Insbesondere die relativ kurze 3-jährige Verjährungsfrist, aber auch die
Sondervorschriften für Kauf- und Werkvertrag, können sich allerdings auch
weiterhin durch entsprechende Tätigkeiten und Maßnahmen des Gläubigers
verlängern. So wird der Lauf der Verjährungsfrist „angehalten“, wenn zwischen
Schuldner und Gläubiger Verhandlungen über den Anspruch geführt werden,
beispielhaft die Frage, ob ein Mangel vorliegt oder der Unternehmer versucht,
diesen zu beseitigen, weiterhin auch durch die Erhebung einer Klage oder die
Zustellung eines Mahnbescheids.
Erkennt der Schuldner seine Zahlungspflicht oder Nachbesserungspflicht an,
beginnt der Lauf der Verjährungsfrist sogar wieder von vorn.

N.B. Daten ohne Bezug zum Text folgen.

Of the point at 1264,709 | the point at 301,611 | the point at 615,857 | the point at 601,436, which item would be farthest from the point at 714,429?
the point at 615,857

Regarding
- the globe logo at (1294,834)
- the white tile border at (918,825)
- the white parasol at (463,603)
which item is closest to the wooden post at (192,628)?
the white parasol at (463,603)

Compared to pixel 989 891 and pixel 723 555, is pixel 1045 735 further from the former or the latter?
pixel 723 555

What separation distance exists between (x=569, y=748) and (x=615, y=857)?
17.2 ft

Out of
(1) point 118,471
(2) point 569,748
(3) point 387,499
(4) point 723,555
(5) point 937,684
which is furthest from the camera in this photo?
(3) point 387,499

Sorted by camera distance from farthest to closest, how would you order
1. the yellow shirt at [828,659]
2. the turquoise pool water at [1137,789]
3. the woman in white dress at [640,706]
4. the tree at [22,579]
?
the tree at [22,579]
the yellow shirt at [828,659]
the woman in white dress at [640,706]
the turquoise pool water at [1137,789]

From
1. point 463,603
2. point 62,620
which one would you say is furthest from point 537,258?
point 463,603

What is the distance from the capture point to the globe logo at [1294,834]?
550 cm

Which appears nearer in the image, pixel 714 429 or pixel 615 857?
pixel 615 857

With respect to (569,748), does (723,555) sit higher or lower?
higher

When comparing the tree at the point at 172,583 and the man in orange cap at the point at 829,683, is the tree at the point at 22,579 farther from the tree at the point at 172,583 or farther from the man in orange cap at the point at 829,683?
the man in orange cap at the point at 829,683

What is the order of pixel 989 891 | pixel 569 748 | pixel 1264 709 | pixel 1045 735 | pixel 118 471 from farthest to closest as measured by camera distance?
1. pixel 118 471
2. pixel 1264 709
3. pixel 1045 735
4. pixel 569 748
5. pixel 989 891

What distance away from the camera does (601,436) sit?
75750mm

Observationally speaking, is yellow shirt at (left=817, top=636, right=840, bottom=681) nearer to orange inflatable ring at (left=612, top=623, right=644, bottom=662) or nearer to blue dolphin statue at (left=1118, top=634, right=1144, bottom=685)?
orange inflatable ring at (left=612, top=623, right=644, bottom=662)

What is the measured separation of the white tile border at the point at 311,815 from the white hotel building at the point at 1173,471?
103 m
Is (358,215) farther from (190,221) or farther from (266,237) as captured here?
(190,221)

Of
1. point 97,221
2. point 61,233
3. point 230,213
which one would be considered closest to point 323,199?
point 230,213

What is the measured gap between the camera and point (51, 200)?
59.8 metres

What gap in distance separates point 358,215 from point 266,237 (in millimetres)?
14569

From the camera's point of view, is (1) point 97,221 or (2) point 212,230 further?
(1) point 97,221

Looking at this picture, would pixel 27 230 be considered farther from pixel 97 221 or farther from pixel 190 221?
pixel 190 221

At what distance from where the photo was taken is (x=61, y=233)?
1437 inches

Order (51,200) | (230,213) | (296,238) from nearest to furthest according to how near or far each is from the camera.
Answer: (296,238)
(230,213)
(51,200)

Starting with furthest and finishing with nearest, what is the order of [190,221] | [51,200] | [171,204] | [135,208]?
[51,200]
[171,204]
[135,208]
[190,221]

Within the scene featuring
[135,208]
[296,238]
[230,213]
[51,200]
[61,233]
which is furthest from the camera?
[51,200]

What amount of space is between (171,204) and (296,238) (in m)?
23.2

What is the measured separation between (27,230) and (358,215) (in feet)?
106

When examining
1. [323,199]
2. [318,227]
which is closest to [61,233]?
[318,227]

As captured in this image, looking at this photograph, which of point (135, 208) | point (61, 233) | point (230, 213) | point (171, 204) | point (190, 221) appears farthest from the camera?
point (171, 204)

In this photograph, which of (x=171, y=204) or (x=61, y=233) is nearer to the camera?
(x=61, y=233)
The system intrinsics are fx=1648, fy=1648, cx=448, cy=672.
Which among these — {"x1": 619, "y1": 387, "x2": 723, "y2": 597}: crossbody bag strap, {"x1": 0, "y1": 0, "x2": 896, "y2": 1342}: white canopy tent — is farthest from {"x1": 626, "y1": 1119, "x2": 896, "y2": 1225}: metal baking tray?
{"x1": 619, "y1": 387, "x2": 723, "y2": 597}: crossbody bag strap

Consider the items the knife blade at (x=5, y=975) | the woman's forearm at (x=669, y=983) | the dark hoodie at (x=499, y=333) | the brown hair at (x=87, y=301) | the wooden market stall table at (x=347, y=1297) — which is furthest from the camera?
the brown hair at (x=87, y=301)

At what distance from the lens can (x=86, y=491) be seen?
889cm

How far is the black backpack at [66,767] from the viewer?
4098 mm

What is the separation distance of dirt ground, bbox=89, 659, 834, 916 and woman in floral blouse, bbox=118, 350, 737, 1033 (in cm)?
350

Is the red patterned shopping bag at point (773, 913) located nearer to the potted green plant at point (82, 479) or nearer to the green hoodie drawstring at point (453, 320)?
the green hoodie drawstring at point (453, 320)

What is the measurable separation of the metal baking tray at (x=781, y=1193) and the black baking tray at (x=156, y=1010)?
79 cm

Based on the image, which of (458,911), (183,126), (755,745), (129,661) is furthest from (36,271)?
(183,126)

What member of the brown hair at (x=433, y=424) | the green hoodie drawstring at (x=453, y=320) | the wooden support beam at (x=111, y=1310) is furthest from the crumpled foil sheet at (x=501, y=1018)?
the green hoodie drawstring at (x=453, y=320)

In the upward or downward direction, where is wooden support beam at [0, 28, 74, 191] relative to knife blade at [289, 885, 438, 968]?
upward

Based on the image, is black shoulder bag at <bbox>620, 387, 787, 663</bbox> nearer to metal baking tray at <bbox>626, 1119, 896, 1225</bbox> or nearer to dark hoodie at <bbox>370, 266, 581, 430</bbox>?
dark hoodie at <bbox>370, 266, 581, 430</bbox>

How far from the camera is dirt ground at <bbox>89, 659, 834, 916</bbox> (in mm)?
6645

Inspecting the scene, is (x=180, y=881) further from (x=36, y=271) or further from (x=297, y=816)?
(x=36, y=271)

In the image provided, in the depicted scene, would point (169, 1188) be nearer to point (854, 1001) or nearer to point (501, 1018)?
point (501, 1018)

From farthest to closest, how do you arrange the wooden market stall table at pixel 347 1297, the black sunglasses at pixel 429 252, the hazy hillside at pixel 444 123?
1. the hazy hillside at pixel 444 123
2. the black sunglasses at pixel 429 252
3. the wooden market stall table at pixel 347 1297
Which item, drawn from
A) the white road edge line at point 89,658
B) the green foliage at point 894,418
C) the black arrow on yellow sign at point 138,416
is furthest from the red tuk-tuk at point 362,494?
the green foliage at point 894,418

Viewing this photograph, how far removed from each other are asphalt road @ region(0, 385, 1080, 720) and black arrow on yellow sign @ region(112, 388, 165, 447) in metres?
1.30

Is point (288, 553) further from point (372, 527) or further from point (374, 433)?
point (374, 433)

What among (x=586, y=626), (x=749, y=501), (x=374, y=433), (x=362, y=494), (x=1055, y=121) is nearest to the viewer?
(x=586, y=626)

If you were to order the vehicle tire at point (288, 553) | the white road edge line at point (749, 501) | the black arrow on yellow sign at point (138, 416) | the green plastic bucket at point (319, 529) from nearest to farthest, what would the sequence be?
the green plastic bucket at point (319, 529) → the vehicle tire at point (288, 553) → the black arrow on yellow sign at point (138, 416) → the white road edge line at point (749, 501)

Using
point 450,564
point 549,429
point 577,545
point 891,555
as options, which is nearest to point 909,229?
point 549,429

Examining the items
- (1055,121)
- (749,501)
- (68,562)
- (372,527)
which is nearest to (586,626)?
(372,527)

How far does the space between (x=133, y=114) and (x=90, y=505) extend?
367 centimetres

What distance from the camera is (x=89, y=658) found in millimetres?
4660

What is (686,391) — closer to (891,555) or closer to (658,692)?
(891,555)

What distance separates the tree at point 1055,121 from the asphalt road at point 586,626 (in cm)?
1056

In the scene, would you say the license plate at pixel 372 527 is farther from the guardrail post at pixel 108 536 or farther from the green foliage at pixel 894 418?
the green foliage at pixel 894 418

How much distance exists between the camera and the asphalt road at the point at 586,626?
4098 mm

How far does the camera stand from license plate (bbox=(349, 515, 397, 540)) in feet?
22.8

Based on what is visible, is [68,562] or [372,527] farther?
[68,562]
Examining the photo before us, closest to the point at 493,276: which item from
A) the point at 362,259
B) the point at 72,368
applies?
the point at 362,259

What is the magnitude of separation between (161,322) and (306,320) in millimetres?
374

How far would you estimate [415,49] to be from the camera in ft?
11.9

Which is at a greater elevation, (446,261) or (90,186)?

Wie immer gibt es auch bei Verjährungsfristen eine ganze Reihe an
Sondervorschriften und Ausnahmeregelungen, die an dieser Stelle nicht umfassend
dargestellt werden können. Soweit also Zweifel aufkommen können, ob ein Anspruch
noch durchgesetzt werden kann oder, aus umgekehrter Sicht, die Forderung
aufgrund eingetretener Verjährung wirksam verweigert werden kann, sollten Sie
auf jeden Fall zuvor einen Rechtsanwalt aufsuchen und dessen Rat einholen.